F — Forcément, mais quand j’arrêterai de travailler. Le Clos des Sens réunit tellement de choses ! Il m’a fait me construire d’une autre façon et être qui je n’avais pas pensé être. Lorsque je rencontre Laurent Petit, à mon arrivée , il me demande : «  Quel est ton objectif pour plus tard ? Tu veux avoir ton restaurant ? — Ah non, jamais ! » Pourquoi je serais allé m’embêter à être patron ? Cette rencontre m’a fait évoluer, changer d’une façon que je n’imaginais pas. Au départ, je comptais rester 3 / 4 ans. Pourquoi j’y suis resté ? J’ai adoré travailler avec Martine et Laurent Petit. La philosophie du Clos était très attachante et très profonde, elle a toujours été en mouvement. Le mouvement était là, je n’avais plus besoin de bouger. Type de cuisine, façon de cuisiner, de penser la cuisine, tout y était. Nous nous sommes vraiment trouvés comme êtres humains en construisant ensemble. Une cuisine locale, avec ce qu’on a autour de soi ! C’était le mode de vie de mes grands parents.

Franck Derouet et Thomas Lorival au Clos des Sens © Christophe Rassat

C’est l’épicurisme : la satisfaction des plaisirs naturels et nécessaires, et non le débordement de plaisirs.

C’est un peu le problème des trois étoiles que les gens considèrent comme des endroits de luxe, d’abondance, de bling bling. Au Clos des Sens, nous fonctionnons en équipe, mais les clients veulent un chef. Quand j’arrive à leur table, ils me disent : «  Alors, c’est vous qui faites tout ça ! ». Mais moi tout seul, je ne fais rien !

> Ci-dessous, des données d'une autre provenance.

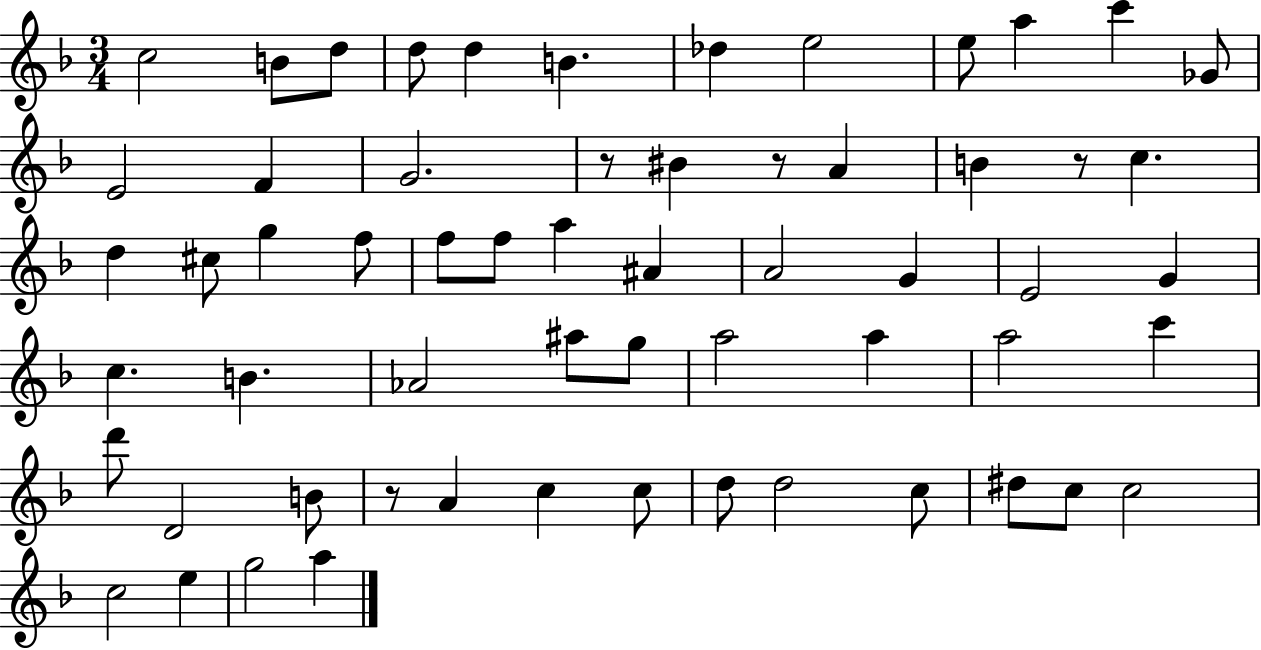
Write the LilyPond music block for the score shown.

{
  \clef treble
  \numericTimeSignature
  \time 3/4
  \key f \major
  c''2 b'8 d''8 | d''8 d''4 b'4. | des''4 e''2 | e''8 a''4 c'''4 ges'8 | \break e'2 f'4 | g'2. | r8 bis'4 r8 a'4 | b'4 r8 c''4. | \break d''4 cis''8 g''4 f''8 | f''8 f''8 a''4 ais'4 | a'2 g'4 | e'2 g'4 | \break c''4. b'4. | aes'2 ais''8 g''8 | a''2 a''4 | a''2 c'''4 | \break d'''8 d'2 b'8 | r8 a'4 c''4 c''8 | d''8 d''2 c''8 | dis''8 c''8 c''2 | \break c''2 e''4 | g''2 a''4 | \bar "|."
}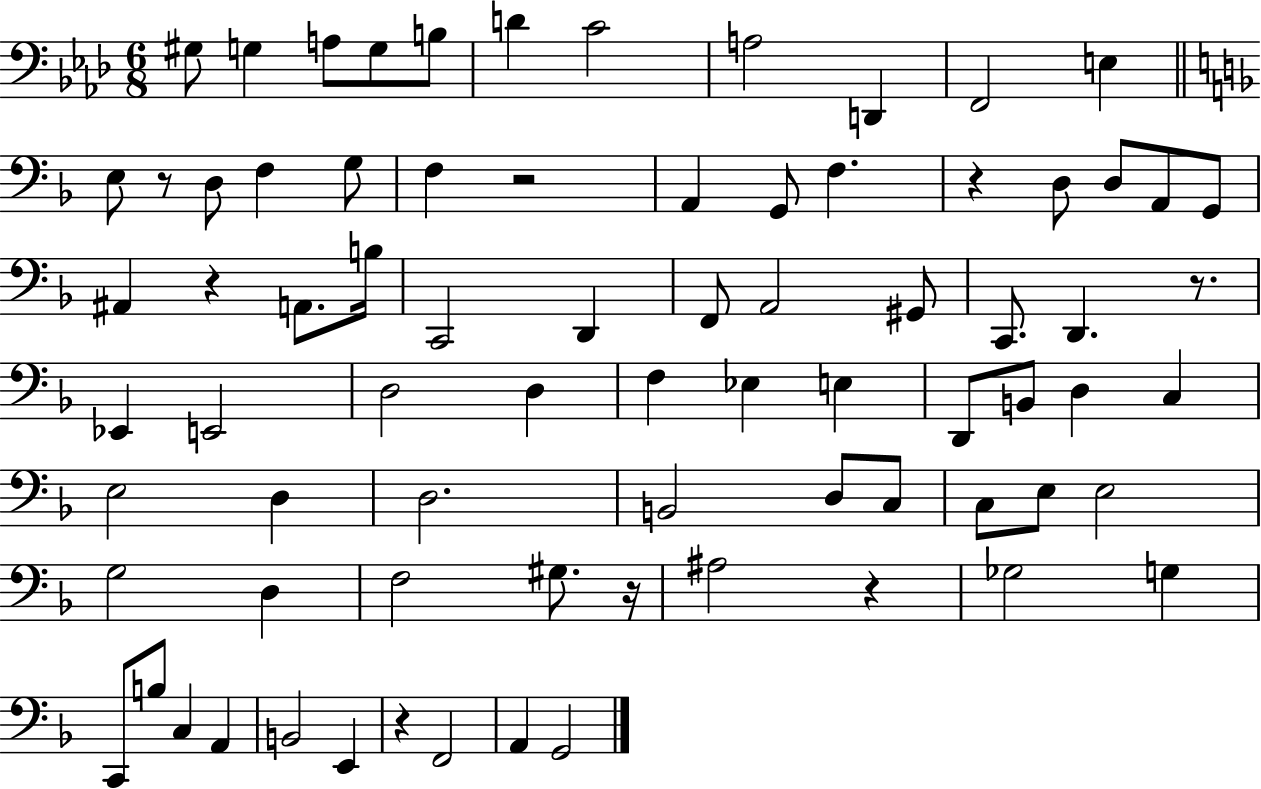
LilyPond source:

{
  \clef bass
  \numericTimeSignature
  \time 6/8
  \key aes \major
  gis8 g4 a8 g8 b8 | d'4 c'2 | a2 d,4 | f,2 e4 | \break \bar "||" \break \key d \minor e8 r8 d8 f4 g8 | f4 r2 | a,4 g,8 f4. | r4 d8 d8 a,8 g,8 | \break ais,4 r4 a,8. b16 | c,2 d,4 | f,8 a,2 gis,8 | c,8. d,4. r8. | \break ees,4 e,2 | d2 d4 | f4 ees4 e4 | d,8 b,8 d4 c4 | \break e2 d4 | d2. | b,2 d8 c8 | c8 e8 e2 | \break g2 d4 | f2 gis8. r16 | ais2 r4 | ges2 g4 | \break c,8 b8 c4 a,4 | b,2 e,4 | r4 f,2 | a,4 g,2 | \break \bar "|."
}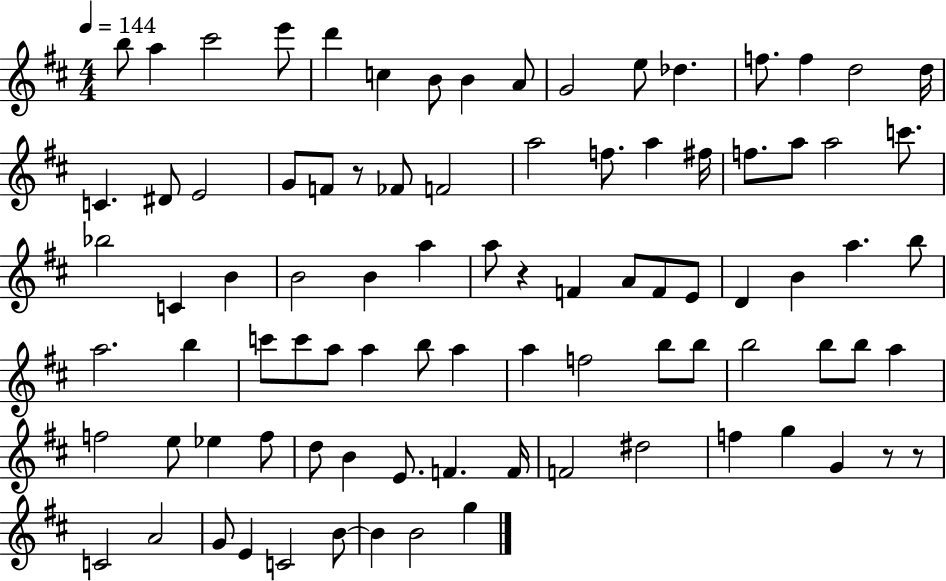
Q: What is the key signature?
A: D major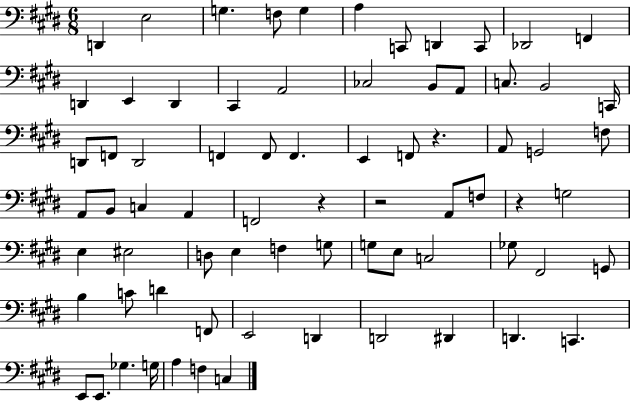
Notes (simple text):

D2/q E3/h G3/q. F3/e G3/q A3/q C2/e D2/q C2/e Db2/h F2/q D2/q E2/q D2/q C#2/q A2/h CES3/h B2/e A2/e C3/e. B2/h C2/s D2/e F2/e D2/h F2/q F2/e F2/q. E2/q F2/e R/q. A2/e G2/h F3/e A2/e B2/e C3/q A2/q F2/h R/q R/h A2/e F3/e R/q G3/h E3/q EIS3/h D3/e E3/q F3/q G3/e G3/e E3/e C3/h Gb3/e F#2/h G2/e B3/q C4/e D4/q F2/e E2/h D2/q D2/h D#2/q D2/q. C2/q. E2/e E2/e. Gb3/q. G3/s A3/q F3/q C3/q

W — Tu as deux types de collectifs. L’un relativement démocratique, comme dans ta cuisine où les choses se partagent et s’équilibrent. L’autre est pyramidal, avec un pouvoir au sommet et quelqu’un qui règne sur les autres.

F — Ce qui réduit la liberté de chacun. Et par voie de conséquence les énergies. C’est un équilibre à trouver.

La conversation aborde le statut de chef : on peut l’être parce qu’on incarne quelque chose que l’on partage, ou bien uniquement parce qu’on occupe un statut qui nous donne un pouvoir.

W — Il vaut mieux être un référent, un révélateur qui suscite la création plutôt qu’il n’entraîne la frustration. Moi, j’ai la chance d’être tout seul : je peux être tout le monde à la fois !

Comment fais-tu pour prendre du recul ?

W — Je n’en ai pas assez pour te le dire ! (rires)

Un arbre poussait majestueusement à proximité de la maison de Franck. La dernière tempête l’a couché et Franck m’avait aussitôt appelé pour me faire part de son émotion profonde.  Cet arbre se trouve maintenant chez William qui va en respecter la matière et l’esprit pour créer.

 F — Un jour, mon père m’a dit :  « Mon cercueil sera fait dans le bois de cet arbre»,qui poussait près de sa maison. Un arbre qui était là avant lui. Mon père a 82 ans, l’arbre est toujours vivant, sur pied. Mon père ne pourra pas faire ce qu’il avait dit, mais cet arbre a pris tellement de valeur pour moi ! Un autre arbre, un chêne que je croyais éternel, est mort à l’endroit où mon père est né. Celui qui représentait la naissance est mort ; celui qui représente la mort est toujours vivant. Est-ce que ce ne sont que des arbres, ou bien incarnent-ils autre chose ?

W — Je vois l’arbre comme le côté paternel qui est ancré dans la terre mère.

William travaille le bois qu’on lui donne. Au Clos des Sens, vous travaillez des produits « simples », pas forcément du caviar, du homard. Les clients ne sont pas désarçonnés par cette façon de faire ?

Nous avons deux types de clients. Ceux qui recherchent le luxe, les autres vont  s’exclamer « Ah, mais ça n’est que du champignon, que du fenouil, et vous arrivez à faire ça ! » Ceux-ci comprennent le véritable luxe : faire d’un produit commun un plat unique.

Ce qui se passe alors ressemble à une conversation avec un tableau, une pièce de théâtre : en partant, tu emportes quelque chose avec toi et la conversation se poursuit.

W —  La trace de l’expérience entre dans ta mémoire qui est en résonance avec tout ton corps. Elle déclenche quelque chose en toi parce que l’objet ou le plat qui laisse cette trace est vivant, chargé de beauté. Il y a en l’objet un potentiel que tu fais vivre en toi.